Recommendation System Algorithms: An Overview
By Daniil Korbut, Statsbot.
Today, many companies use big data to make super relevant recommendations and growth revenue. Among a variety of recommendation algorithms, data scientists need to choose the best one according a business’s limitations and requirements.
To simplify this task, the Statsbot team has prepared an overview of the main existing recommendation system algorithms.
Collaborative filtering (CF) and its modifications is one of the most commonly used recommendation algorithms. Even data scientist beginners can use it to build their personal movie recommender system, for example, for a resume project.
When we want to recommend something to a user, the most logical thing to do is to find people with similar interests, analyze their behavior, and recommend our user the same items. Or we can look at the items similar to ones which the user bought earlier, and recommend products which are like them.
These are two basic approaches in CF: user-based collaborative filtering and item-based collaborative filtering, respectively.

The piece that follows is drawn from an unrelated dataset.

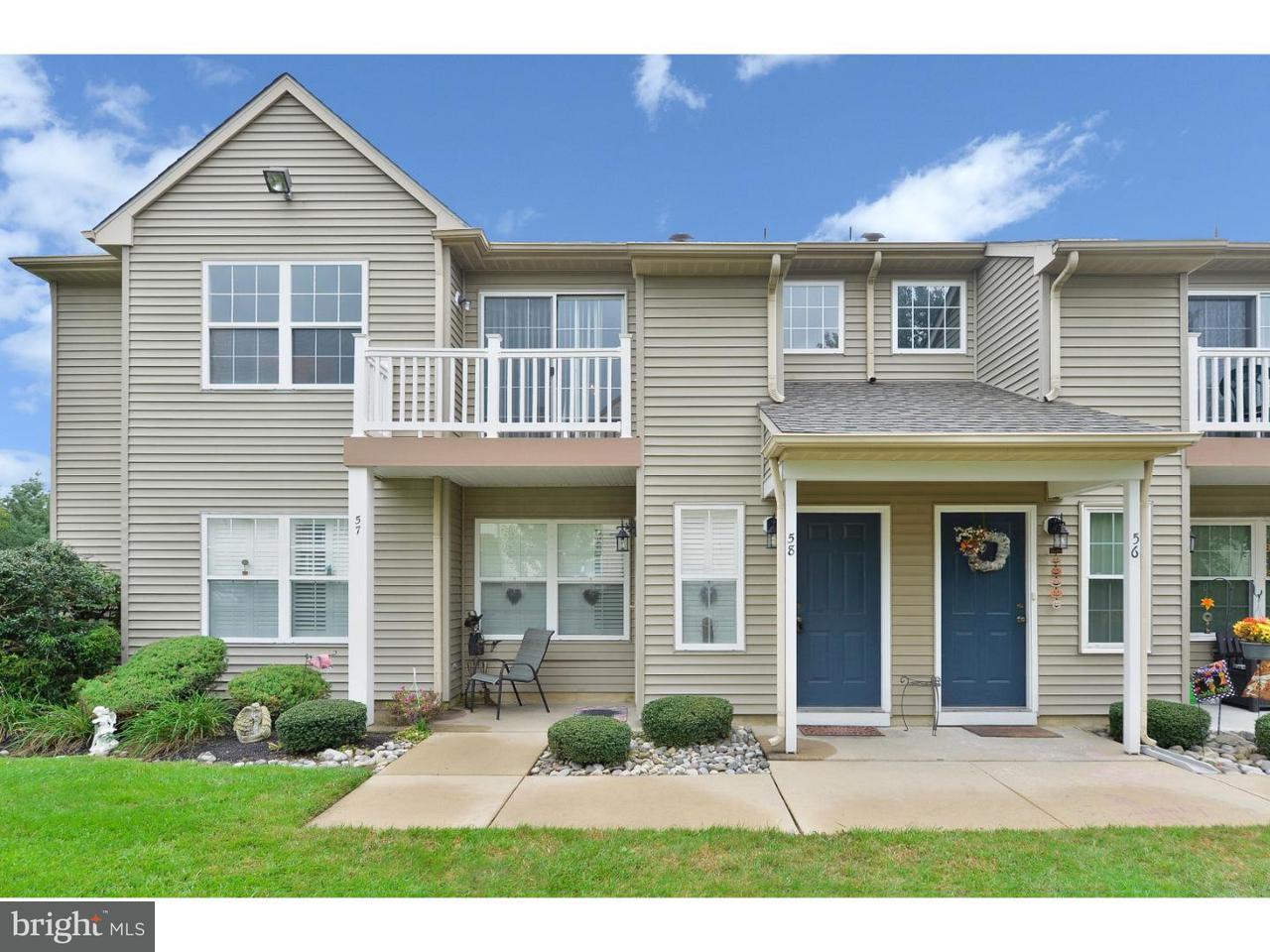 Appartement en copropriété pour l à louer à 58 CRESTMONT Drive Mantua, New Jersey 08051 États-Unis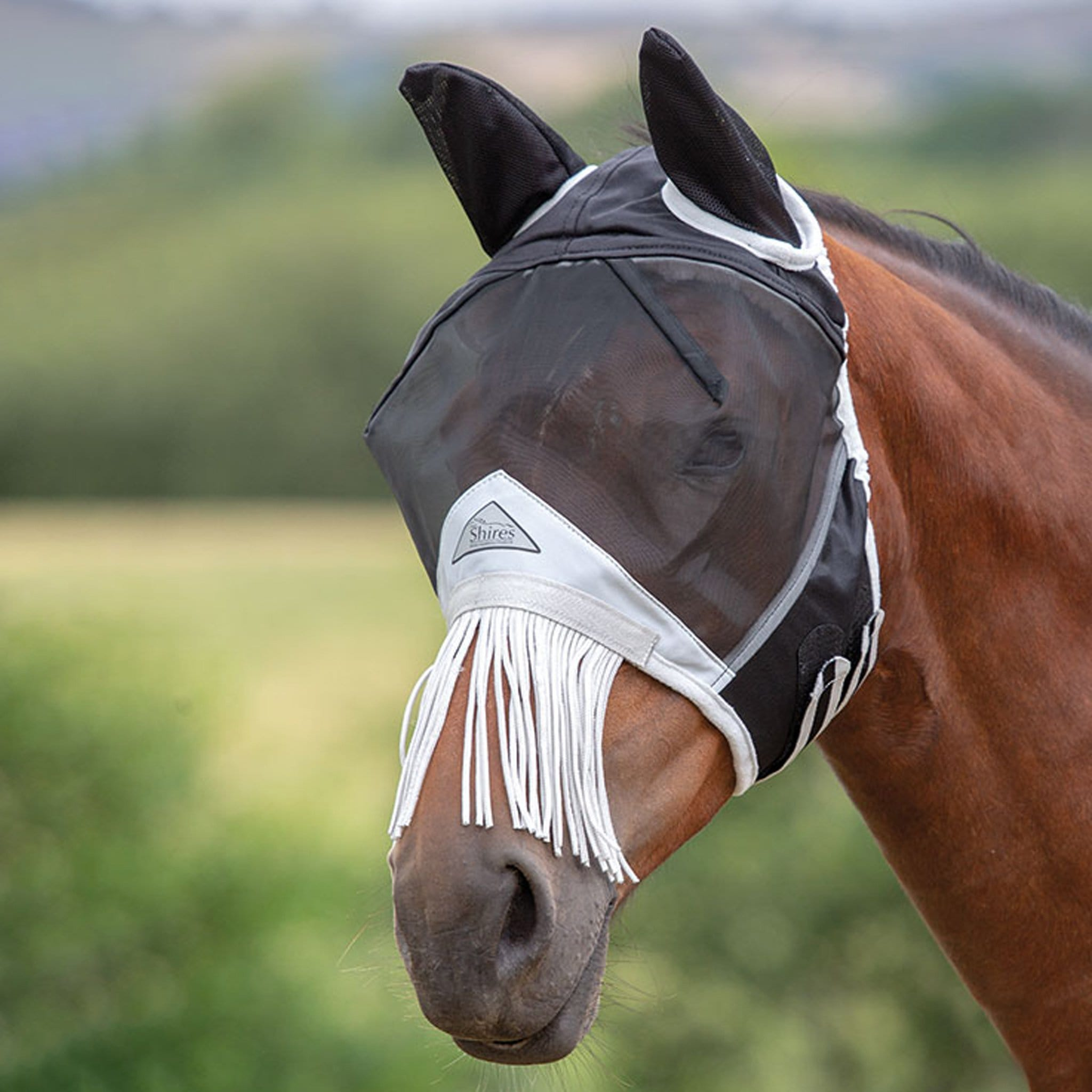 Shires Fine Mesh Fly Mask with Nose Fringe 6664 Black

In both cases this recommendation engine has two steps:
- Find out how many users/items in the database are similar to the given user/item.
- Assess other users/items to predict what grade you would give the user of this product, given the total weight of the users/items that are more similar to this one.
What does “most similar” mean in this algorithm?
All we have is a vector of preferences for each user (row of the matrix R) and the vector of user ratings for each product (columns of the matrix R).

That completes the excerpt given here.